Napoli, che è l’ottava metropoli europea (e la prima d’Italia per numero di giovani!) e ha una raffinata e consolidata cultura internazionale, sente particolarmente questo vuoto.
L’assenza di una strategia europea sul Mediterraneo, che vada oltre la sola gestione dei migranti (peraltro del tutto inadeguata!) rappresenta un handicap che l’Italia non può affrontare da sola.
L’Italia, però, ha il dovere di provarci, anche per la sua particolare condizione geografica di piattaforma naturale al centro del Mediterraneo, primo approdo per le navi che escono da Suez e che possono essere, perciò, intercettate, consentendo loro di risparmiarsi un lungo viaggio fino a Rotterdam o Anversa.
Per questo motivo, l’Italia può anche fare da catalizzatore dei Paesi europei che sul Mediterraneo si affacciano. Purtroppo, però, il piano Mattei predisposto dal governo Meloni, ambizioso (e costoso), sembra più determinato dalla urgenza di gestire (per rallentare!) l’immigrazione che da una strategia di crescita condivisa…
Resta il fatto che il silenzio dell’Europa priva qualsiasi ragionamento della cornice necessaria.
Insieme a un piano “nazionale”, è necessaria anche una azione politica decisa per sensibilizzare l’Europa sulla importanza fondamentale di una visione mediterranea.
La radicata presenza russa, ma ancor di più la pervasività cinese, che sta già controllando una significativa parte del traffico marittimo e dei porti, mentre sviluppa investimenti in tutta l’Africa, non si argina con la disdetta della via della seta, decisa dal governo italiano, ma con un piano europeo di investimenti.

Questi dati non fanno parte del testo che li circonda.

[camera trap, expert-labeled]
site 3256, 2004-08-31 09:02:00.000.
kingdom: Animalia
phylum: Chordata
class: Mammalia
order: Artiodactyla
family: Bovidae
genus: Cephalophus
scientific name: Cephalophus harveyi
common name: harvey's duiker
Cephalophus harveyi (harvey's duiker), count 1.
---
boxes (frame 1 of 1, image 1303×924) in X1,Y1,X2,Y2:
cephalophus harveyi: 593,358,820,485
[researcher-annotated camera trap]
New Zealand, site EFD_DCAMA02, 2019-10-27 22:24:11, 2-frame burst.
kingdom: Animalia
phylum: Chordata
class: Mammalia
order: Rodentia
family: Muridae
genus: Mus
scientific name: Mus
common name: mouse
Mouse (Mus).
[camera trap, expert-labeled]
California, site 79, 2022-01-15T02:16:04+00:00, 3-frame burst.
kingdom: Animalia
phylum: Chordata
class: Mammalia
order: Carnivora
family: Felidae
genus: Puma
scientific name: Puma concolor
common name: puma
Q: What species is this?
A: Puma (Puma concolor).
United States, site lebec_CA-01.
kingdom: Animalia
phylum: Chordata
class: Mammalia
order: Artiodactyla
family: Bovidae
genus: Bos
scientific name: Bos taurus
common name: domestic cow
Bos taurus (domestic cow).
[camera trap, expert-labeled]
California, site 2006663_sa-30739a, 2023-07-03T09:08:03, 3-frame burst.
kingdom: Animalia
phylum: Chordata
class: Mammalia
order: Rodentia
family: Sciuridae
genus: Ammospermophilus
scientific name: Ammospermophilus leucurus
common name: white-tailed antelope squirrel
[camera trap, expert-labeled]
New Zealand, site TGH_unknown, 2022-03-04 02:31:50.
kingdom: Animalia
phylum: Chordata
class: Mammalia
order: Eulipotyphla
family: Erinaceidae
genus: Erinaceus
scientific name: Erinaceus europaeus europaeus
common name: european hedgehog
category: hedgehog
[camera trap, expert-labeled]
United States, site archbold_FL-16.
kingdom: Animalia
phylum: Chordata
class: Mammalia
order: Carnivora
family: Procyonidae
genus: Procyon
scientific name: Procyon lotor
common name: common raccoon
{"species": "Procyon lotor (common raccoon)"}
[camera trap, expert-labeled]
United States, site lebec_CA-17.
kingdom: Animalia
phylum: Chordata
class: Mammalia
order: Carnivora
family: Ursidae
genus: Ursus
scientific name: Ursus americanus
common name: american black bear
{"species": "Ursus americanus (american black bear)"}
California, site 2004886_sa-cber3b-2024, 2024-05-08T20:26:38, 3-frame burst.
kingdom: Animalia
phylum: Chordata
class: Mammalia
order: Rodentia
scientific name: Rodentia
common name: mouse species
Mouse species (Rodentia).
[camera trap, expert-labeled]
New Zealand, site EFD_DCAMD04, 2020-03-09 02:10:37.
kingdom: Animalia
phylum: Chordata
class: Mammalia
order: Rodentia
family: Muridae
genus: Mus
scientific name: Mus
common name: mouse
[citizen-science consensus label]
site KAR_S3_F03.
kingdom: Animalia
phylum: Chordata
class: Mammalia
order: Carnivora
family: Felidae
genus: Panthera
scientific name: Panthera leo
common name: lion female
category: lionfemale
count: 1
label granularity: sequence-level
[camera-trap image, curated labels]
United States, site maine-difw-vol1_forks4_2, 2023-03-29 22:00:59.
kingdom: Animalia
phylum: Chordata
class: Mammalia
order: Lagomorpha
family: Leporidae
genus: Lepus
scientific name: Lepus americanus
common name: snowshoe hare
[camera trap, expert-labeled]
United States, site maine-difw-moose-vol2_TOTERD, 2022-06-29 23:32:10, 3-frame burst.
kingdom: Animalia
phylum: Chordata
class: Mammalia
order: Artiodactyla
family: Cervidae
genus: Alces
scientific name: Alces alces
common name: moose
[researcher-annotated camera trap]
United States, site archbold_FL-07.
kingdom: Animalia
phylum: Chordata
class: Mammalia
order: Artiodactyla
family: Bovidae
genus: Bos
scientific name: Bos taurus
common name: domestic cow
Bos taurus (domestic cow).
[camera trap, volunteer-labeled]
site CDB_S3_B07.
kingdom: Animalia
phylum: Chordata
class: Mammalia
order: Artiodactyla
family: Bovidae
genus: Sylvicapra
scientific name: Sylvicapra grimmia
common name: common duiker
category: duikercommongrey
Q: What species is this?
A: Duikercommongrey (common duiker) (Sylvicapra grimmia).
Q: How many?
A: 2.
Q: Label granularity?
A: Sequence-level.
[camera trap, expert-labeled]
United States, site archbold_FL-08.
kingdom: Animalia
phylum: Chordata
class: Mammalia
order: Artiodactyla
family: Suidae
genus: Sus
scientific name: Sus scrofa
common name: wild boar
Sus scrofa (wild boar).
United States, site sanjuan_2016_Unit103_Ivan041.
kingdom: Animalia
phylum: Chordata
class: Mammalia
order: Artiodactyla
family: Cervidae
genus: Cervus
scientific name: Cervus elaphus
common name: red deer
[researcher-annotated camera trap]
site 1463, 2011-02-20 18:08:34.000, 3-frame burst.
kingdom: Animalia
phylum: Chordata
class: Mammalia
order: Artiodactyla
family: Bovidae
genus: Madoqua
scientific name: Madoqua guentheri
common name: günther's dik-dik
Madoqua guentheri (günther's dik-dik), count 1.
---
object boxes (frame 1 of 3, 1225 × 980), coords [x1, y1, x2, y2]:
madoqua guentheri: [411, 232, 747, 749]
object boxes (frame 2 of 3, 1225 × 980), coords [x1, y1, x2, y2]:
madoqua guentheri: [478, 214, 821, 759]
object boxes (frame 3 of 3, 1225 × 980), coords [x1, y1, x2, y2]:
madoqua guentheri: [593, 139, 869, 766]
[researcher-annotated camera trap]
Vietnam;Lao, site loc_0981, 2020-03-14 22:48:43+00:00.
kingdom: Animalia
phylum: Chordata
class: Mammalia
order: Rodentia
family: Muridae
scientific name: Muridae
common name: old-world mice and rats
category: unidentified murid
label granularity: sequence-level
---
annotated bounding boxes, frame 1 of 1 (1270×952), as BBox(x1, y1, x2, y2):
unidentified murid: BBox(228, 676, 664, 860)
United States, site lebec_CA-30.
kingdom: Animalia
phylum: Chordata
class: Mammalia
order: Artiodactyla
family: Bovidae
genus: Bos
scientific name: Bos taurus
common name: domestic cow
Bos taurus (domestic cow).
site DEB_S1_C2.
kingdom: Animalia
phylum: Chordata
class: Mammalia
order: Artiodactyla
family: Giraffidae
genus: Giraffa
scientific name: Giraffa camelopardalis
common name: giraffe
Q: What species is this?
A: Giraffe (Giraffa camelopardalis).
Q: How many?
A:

Come il NGEU ha messo in moto l’economia europea del dopo Covid, così bisogna pensare a un PNRR per il Mediterraneo.
In tal modo le specificità sono salvaguardate, ma possono essere ricondotte a quella visione globale sulla coesistenza, la pace e lo sviluppo congiunto che rappresenta la sola speranza per il futuro e che può trovare nel Mediterraneo la sperimentazione più concreta.